Saudi investors monitor stocks at the newly opened exchange market department at the National Commercial Bank (NCB) in Riyadh on November 12, 2014. (AFP/Fayez Nureldine)

Washington DC, Asharq Al-Awsat—Gulf states must cut spending in line with deteriorating oil prices in order to avoid budget deficits in 2015, the Deputy Director of the International Monetary Fund (IMF) Middle East Department Adnan Mazarei said on Sunday.

In a broad-ranging interview with Asharq Al-Awsat, Mazarei gave his take on the impact of the recent dramatic fall in oil prices, OPEC’s decision not to reduce output, as well as the general economic situation across the region.
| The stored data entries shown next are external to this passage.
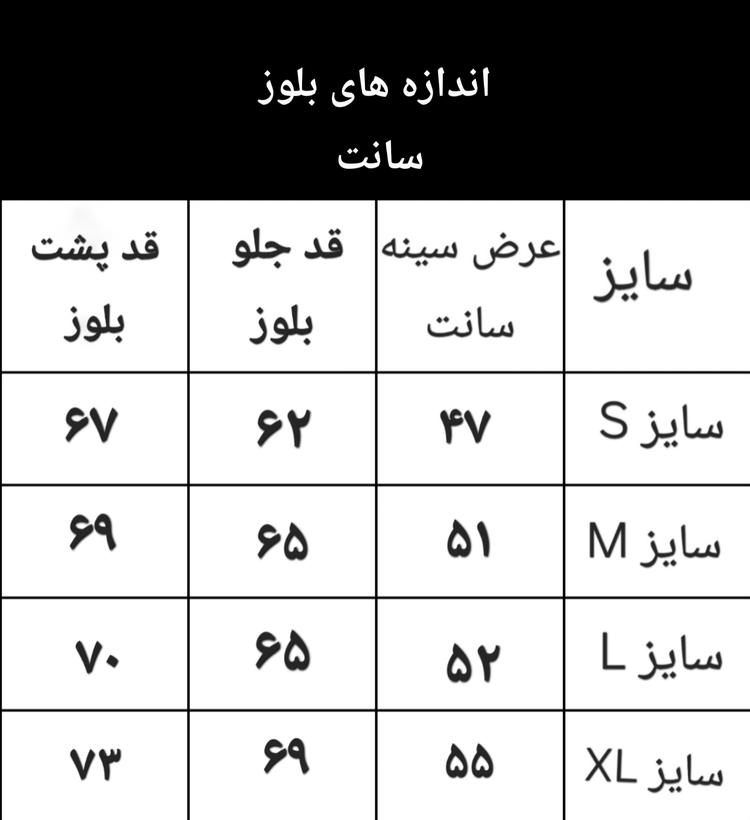 اندازه های بلوز
سانت

| سایز | عرض سینه سانت | قد جلو بلوز | قد پشت بلوز |
|---|---|---|---|
| سایز S | ۴۷ | ۶۲ | ۶۷ |
| سایز M | ۵۱ | ۶۵ | ۶۹ |
| سایز L | ۵۲ | ۶۵ | ۷۰ |
| سایز XL | ۵۵ | ۶۹ | ۷۳ |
“In recent years, Gulf Cooperation Council (GCC) states maintained high levels of government spending in order to ensure the survival and recovery of economic activity. Gulf states now realize that in the medium-term they must make a course correction in order to avoid pressure on their budget. Deteriorating oil prices mean that Gulf States must adapt and take a tighter grip on their budgets, directing government spending towards areas that lead to job creation,” Mazarei told Asharq Al-Awsat.

“The countries that will record loses are the oil producing countries like Iran, Saudi Araba and other GCC states who will face pressures on their budget. Each state’s ability to deal with these pressures and difficulties will depend on its [financial] reserves,” Mazarei said.

“As for Iran, it will have to balance its budget in order to deal with the lower oil prices,” he added.

But the reduction in the price of oil is not detrimental across the board, and may even prove beneficial to many regional countries, the IMF deputy director said.

“I think that the decline in oil prices will help some countries, particularly the oil importing countries in the region like Jordan, Morocco and Egypt,” Mazarei said.

“But there will still be complications for these countries if oil prices continues to decline, as they will face problems related to the return of workers from the Gulf and possibility reduced capacity for GCC states to provide assistance, grants and loans,” he warned.

The IMF deputy director refused to comment on the political ramifications of OPEC’s decision not to reduce oil output, focusing instead on the economic aspects of the decision. “Lower oil prices reflects changes in supply and demand in the global market . . .That is a large supply of oil and weak demand, “ he told Asharq Al-Awsat.

As for talk about deteriorating oil prices “as an instrument of political pressure,” whether on Iran or in response to the North American shale oil boom, Mazarei described this as an “assumption” and refused to comment.

The IMF deputy director also pointed to unrest in the Middle East as a major reason for economic slowdown in the region, citing the advance of Islamic State of Iraq and Syria (ISIS) fighters across many parts of the region, as well as the Shi’ite Houthi militia’s takeover of parts of Yemen.

“There can be no doubt that the civil war in Syria, along with the crisis in Iraq, represents a major humanitarian crisis that has led to the displacement of millions and the destruction of the infrastructure of both Syria and Iraq. The deterioration of economic activity [in Iraq and Syria] has created a major economic crisis for neighboring countries,” Mazarei said.

He said that the IMF stands ready to assist in attempts to address the deteriorating situation in Iraq and Syria, but only after the violence has stopped. “Once the violence stops, we are ready to provide technical assistance and advice, and if these countries want financial assistance, the IMF is ready to provide it,” he said.